Lothar Wolfgang Nordheim described von Neumann as the "fastest mind I ever met", and Jacob Bronowski wrote "He was the cleverest man I ever knew, without exception.He was a genius."
George Pólya, whose lectures at ETH Zurich von Neumann attended as a student, said "Johnny was the only student I was ever afraid of. If in the course of a lecture I stated an unsolved problem, the chances were he'd come to me at the end of the lecture with the complete solution scribbled on a slip of paper."
Halmos recounts a story told by Nicholas Metropolis, concerning the speed of von Neumann's calculations, when somebody asked von Neumann to solve the famous fly puzzle: Two bicyclists start twenty miles apart and head toward each other, each going at a steady rate of 10 mph. At the same time a fly that travels at a steady 15 mph starts from the front wheel of the southbound bicycle and flies to the front wheel of the northbound one, then turns around and flies to the front wheel of the southbound one again, and continues in this manner till he is crushed between the two front wheels.
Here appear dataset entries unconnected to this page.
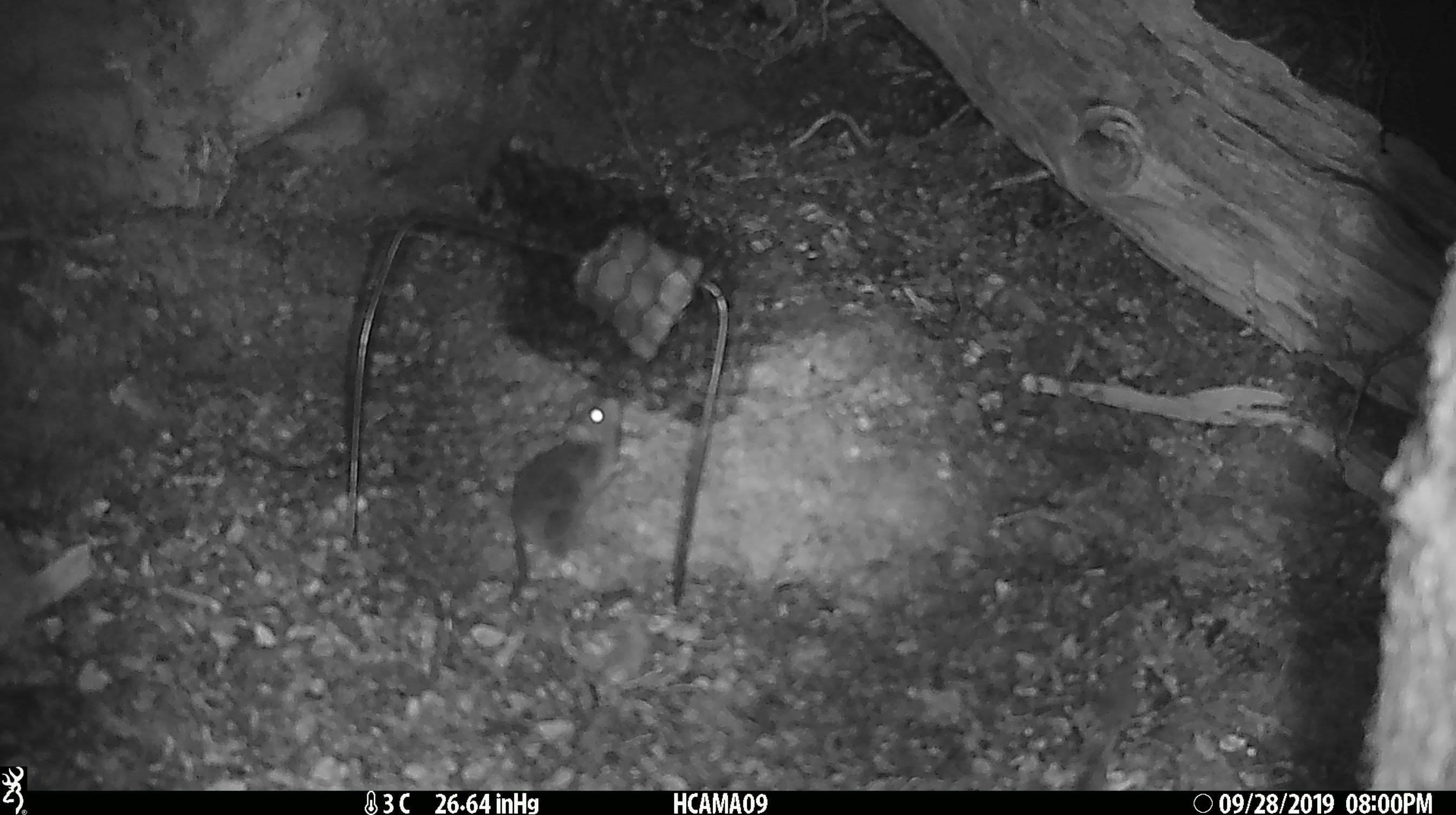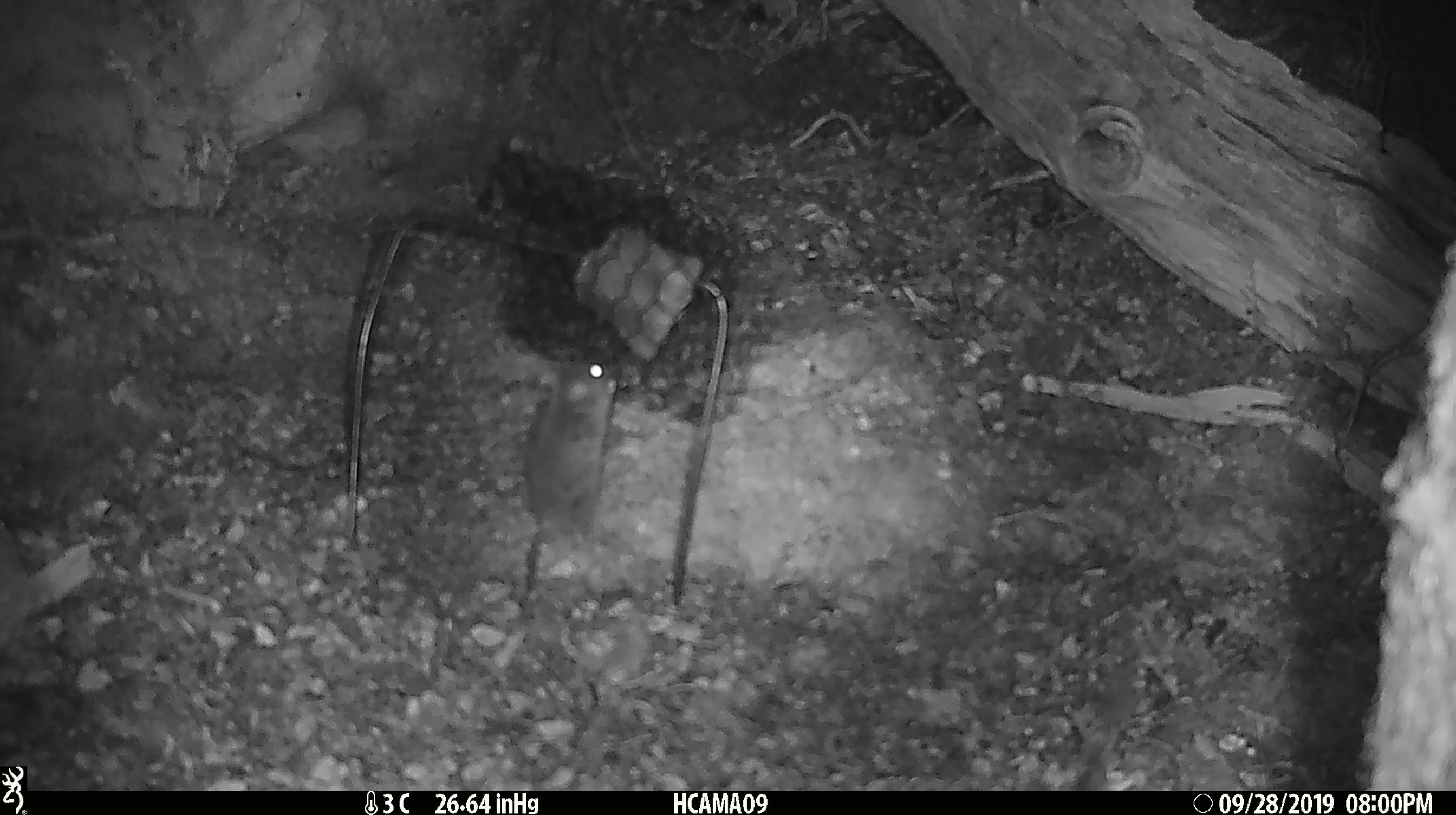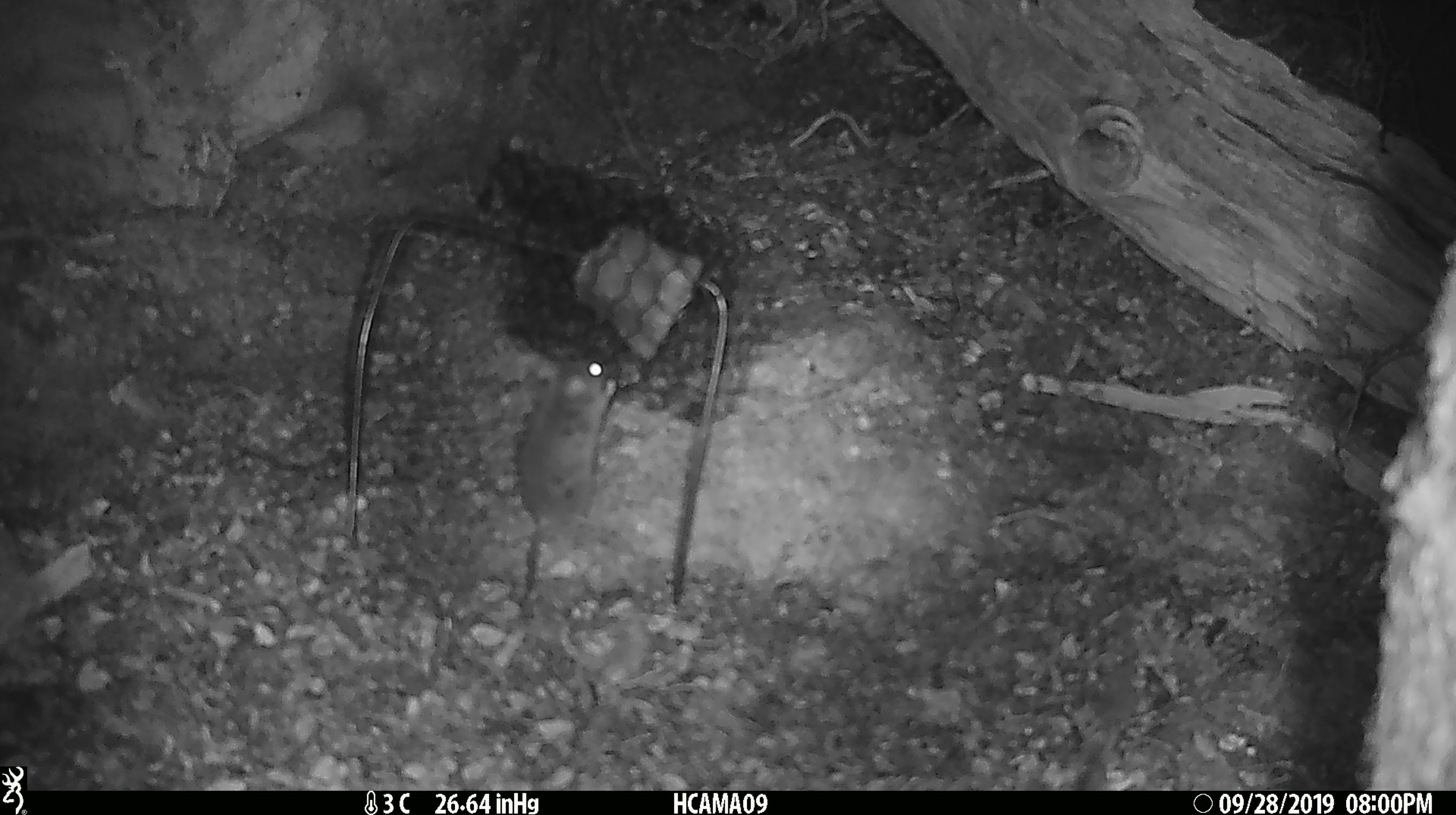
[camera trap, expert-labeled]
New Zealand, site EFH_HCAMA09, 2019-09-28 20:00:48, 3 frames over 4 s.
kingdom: Animalia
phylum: Chordata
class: Mammalia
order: Rodentia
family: Muridae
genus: Mus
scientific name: Mus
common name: mouse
Mouse (Mus).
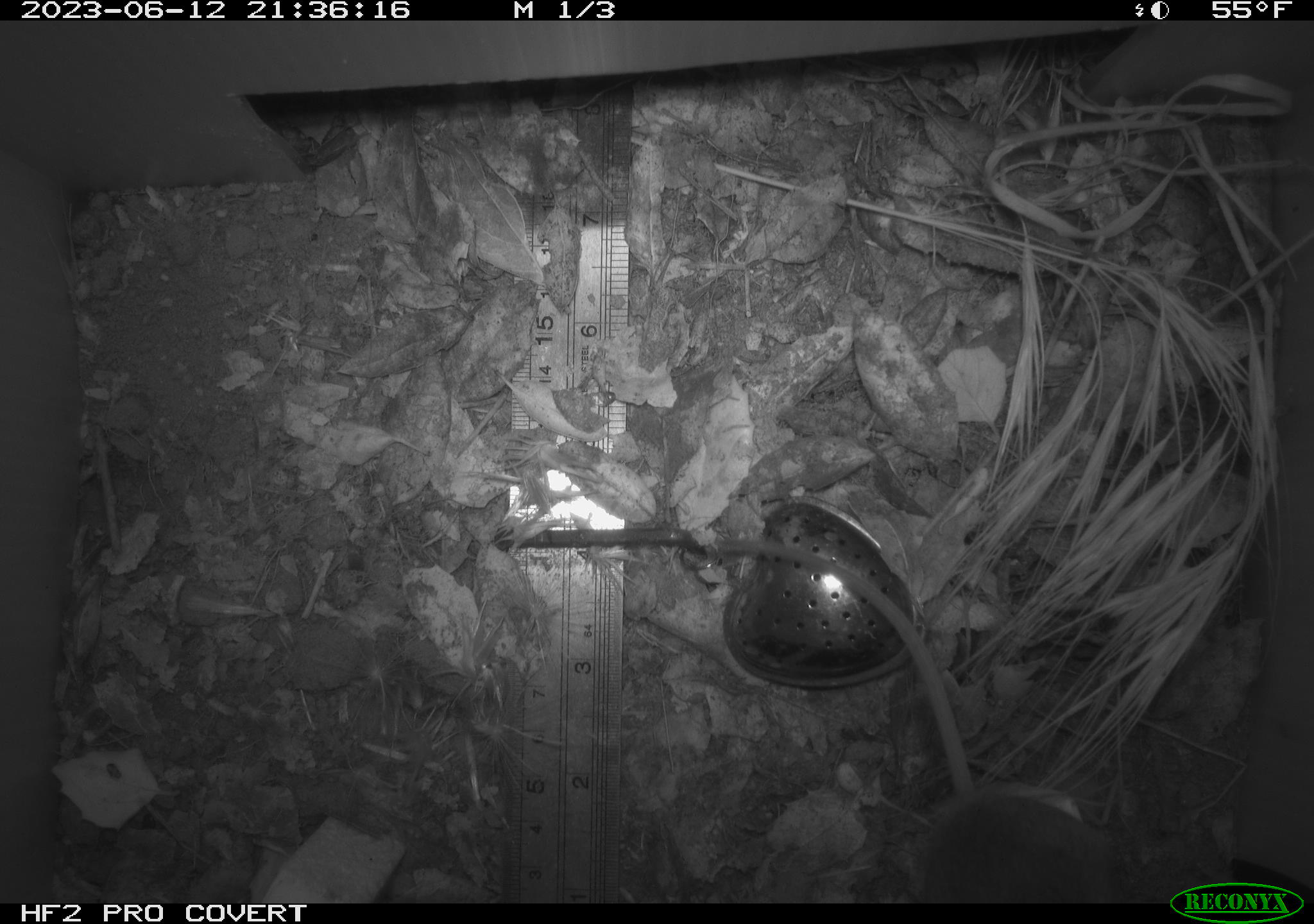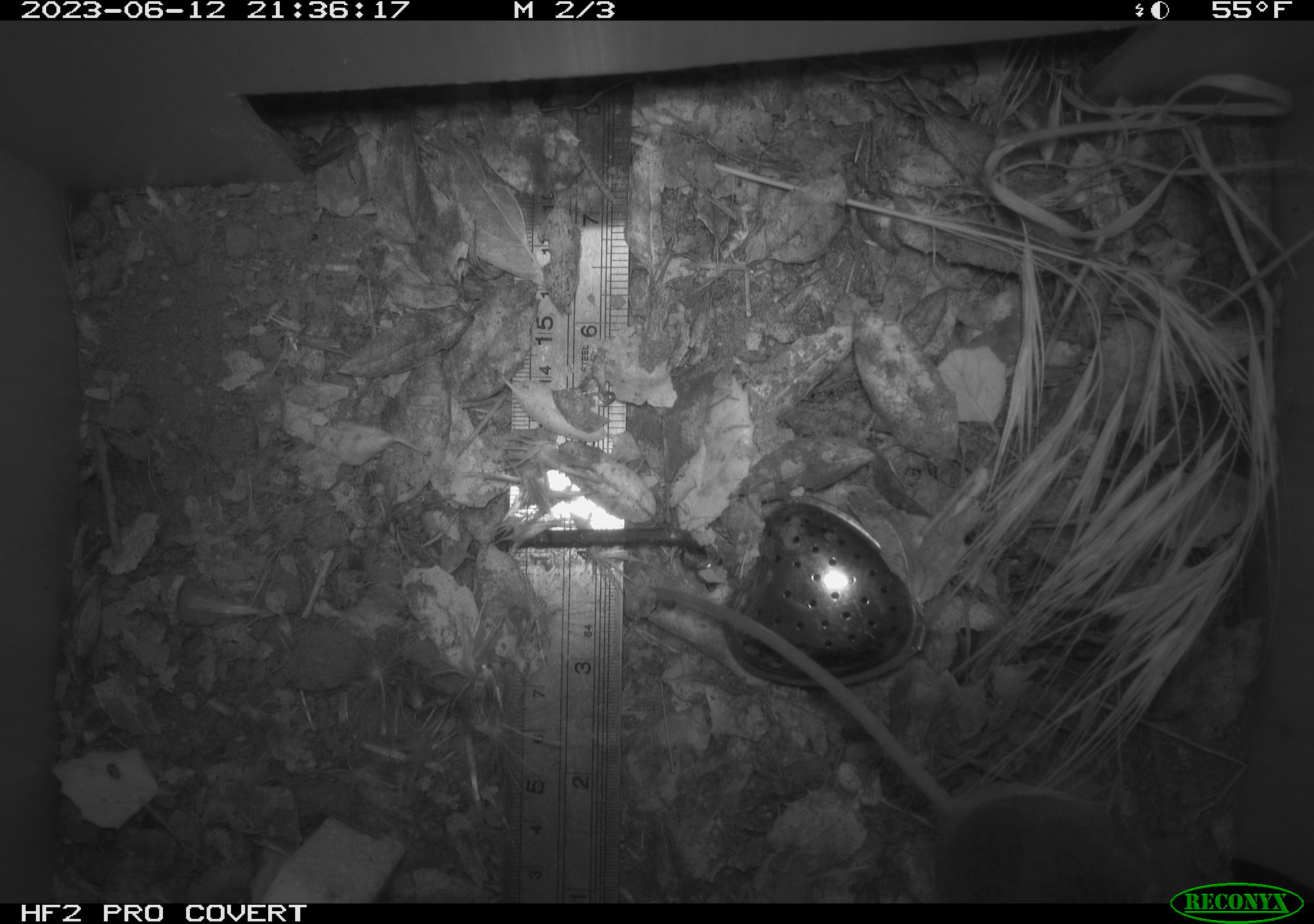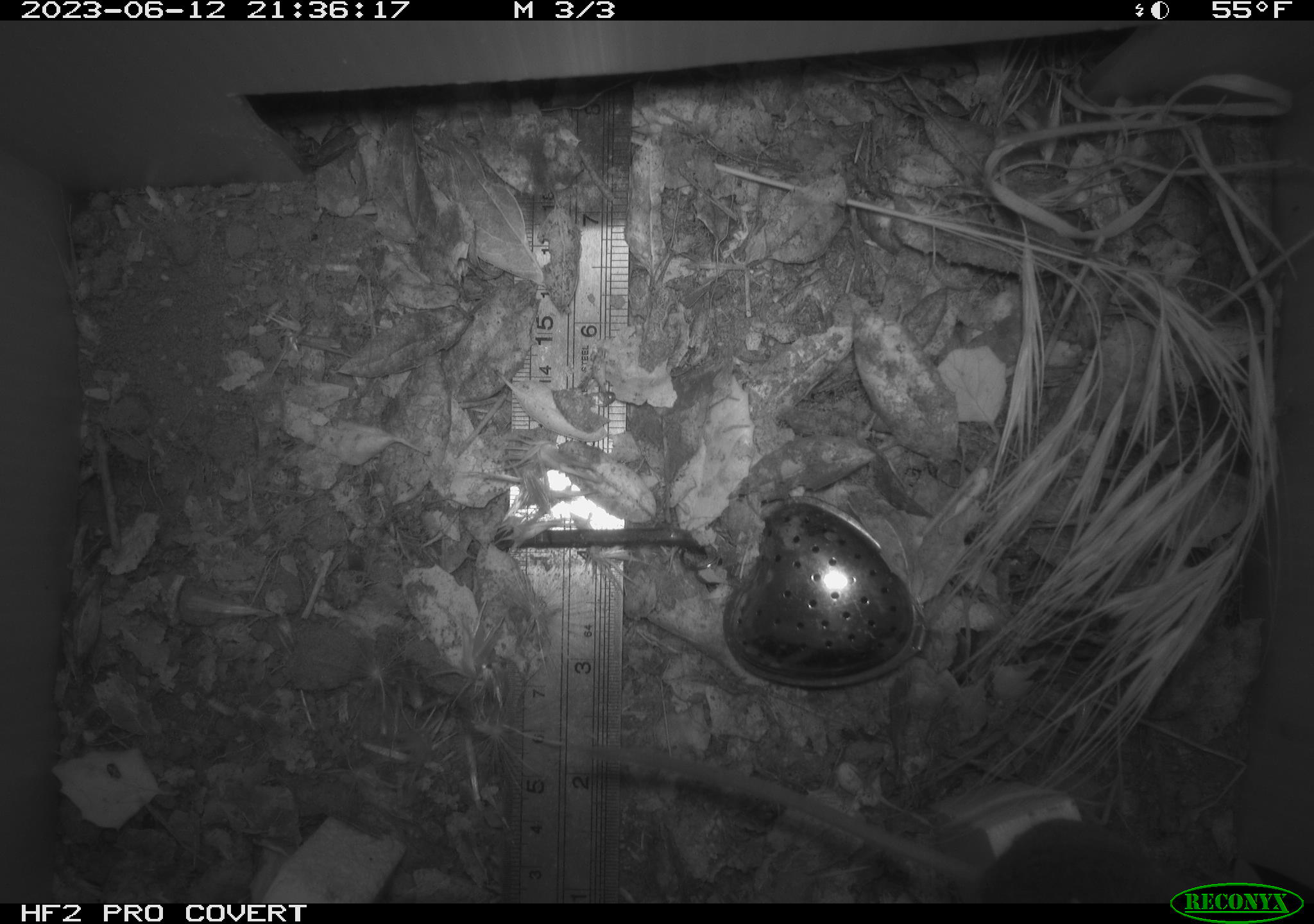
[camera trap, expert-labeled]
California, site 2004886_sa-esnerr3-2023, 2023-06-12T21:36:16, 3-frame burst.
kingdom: Animalia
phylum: Chordata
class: Mammalia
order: Rodentia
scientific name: Rodentia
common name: mouse species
Question: what total distance did the fly cover? The slow way to find the answer is to calculate what distance the fly covers on the first, northbound, leg of the trip, then on the second, southbound, leg, then on the third, etc., etc., and, finally, to sum the infinite series so obtained. The quick way is to observe that the bicycles meet exactly one hour after their start, so that the fly had just an hour for his travels; the answer must therefore be 15 miles.
When the question was put to von Neumann, he solved it in an instant, and thereby disappointed the questioner: "Oh, you must have heard the trick before!" "What trick?" asked von Neumann, "All I did was sum the infinite series."
Von Neumann had a very strong eidetic memory, commonly called 'photographic' memory.Herman Goldstine writes: "One of his remarkable abilities was his power of absolute recall. As far as I could tell, von Neumann was able on once reading a book or article to quote it back verbatim; moreover, he could do it years later without hesitation. He could also translate it at no diminution in speed from its original language into English. On one occasion I tested his ability by asking him to tell me how The Tale of Two Cities started. Whereupon, without any pause, he immediately began to recite the first chapter and continued until asked to stop after about ten or fifteen minutes."
It has been said that von Neumann's intellect was absolutely unmatched. “I always thought Von Neumann’s brain indicated that he was from another species, an evolution beyond man,” said Nobel Laureate Hans A. Bethe of Cornell University. "It seems fair to say that if the influence of a scientist is interpreted broadly enough to include impact on fields beyond science proper, then John von Neumann was probably the most influential mathematician who ever lived," wrote Miklos Redai in "Selected Letters."
Glimm writes "he is regarded as one of the giants of modern mathematics".The mathematician Jean Dieudonné called von Neumann "the last of the great mathematicians", while Peter Lax described him as possessing the "most scintillating intellect of this century", and Hans Bethe stated "I have sometimes wondered whether a brain like von Neumann's does not indicate a species superior to that of man".